Par Reghai Yasmina
Bank Al-Maghrib annonce une croissance économique qui avoisine les 5 % en 2026. Les indicateurs sont encourageants. Les prévisions rassurent. Les tableaux sont au vert. Sur le papier, le Maroc avance. Mais il existe une autre comptabilité, celle qui ne figure dans aucun rapport.
Celle de la mère de famille qui repose un produit sur le rayon parce qu’il a encore augmenté. Celle du retraité qui hésite entre acheter ses médicaments ou remplir son réfrigérateur. Celle du salarié qui travaille davantage mais termine le mois avec la même angoisse. Celle du jeune couple qui reporte encore le projet d’avoir un enfant, faute de pouvoir lui offrir une vie décente.

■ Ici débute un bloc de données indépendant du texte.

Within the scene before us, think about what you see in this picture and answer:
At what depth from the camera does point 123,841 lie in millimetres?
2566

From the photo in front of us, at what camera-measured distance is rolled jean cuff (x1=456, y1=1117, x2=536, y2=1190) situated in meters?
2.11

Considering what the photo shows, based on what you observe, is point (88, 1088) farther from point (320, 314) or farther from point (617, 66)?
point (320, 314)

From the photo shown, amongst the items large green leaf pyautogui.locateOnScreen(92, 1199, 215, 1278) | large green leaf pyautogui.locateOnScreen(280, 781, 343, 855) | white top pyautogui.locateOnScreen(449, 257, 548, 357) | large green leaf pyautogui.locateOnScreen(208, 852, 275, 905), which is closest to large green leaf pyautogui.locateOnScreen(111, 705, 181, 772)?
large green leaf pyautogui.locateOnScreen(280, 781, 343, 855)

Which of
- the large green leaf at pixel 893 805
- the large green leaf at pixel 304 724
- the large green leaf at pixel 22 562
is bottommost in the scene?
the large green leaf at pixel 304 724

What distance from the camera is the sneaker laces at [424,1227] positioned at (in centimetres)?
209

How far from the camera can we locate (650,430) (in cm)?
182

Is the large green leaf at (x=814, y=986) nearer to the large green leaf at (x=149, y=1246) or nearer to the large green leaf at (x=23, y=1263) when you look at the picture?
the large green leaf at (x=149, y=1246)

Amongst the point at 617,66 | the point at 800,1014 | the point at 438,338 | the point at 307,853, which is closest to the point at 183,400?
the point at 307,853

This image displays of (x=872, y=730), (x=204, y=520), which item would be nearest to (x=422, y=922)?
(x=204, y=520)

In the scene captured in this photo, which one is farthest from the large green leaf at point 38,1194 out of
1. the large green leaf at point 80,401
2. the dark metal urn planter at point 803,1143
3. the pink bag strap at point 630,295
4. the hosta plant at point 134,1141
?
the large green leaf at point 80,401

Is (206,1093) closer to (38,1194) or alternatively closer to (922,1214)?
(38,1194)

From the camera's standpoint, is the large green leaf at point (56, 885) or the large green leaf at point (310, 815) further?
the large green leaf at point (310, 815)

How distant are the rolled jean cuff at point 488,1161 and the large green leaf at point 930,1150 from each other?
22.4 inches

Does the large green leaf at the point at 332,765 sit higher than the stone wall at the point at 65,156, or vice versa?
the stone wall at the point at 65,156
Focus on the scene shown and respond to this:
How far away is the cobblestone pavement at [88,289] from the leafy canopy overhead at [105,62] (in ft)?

La croissance est une réalité macroéconomique. Le pouvoir d’achat est une réalité humaine.
Les deux ne se rencontrent pas toujours.
Les économistes rappelleront, à juste titre, que l’inflation est maîtrisée et que les fondamentaux de l’économie marocaine demeurent solides. C’est une bonne nouvelle. Personne ne souhaite le contraire.
Mais lorsque les revenus stagnent pendant que les dépenses du quotidien s’accumulent, le sentiment d’appauvrissement persiste, même lorsque les statistiques racontent une autre histoire.
Le paradoxe est là.
Le Maroc produit davantage de richesse, mais une partie des citoyens a le sentiment de vivre moins bien qu’hier. Ce n’est pas forcément une contradiction économique. C’est une question de répartition, d’accès aux opportunités et surtout de perception du quotidien. Une croissance réussie n’est pas seulement celle qui satisfait les marchés ou rassure les institutions internationales. C’est celle qui se retrouve dans le panier de courses, dans le loyer payé sans inquiétude, dans la possibilité d’épargner quelques dirhams en fin de mois, dans la dignité de vivre de son travail.
Parce qu’une économie ne se juge pas uniquement à la vitesse à laquelle elle progresse.
Elle se juge aussi à sa capacité de ne laisser personne courir derrière elle.
Votre chroniqueuse qui sait que derrière chaque pourcentage se cache une réalité humaine.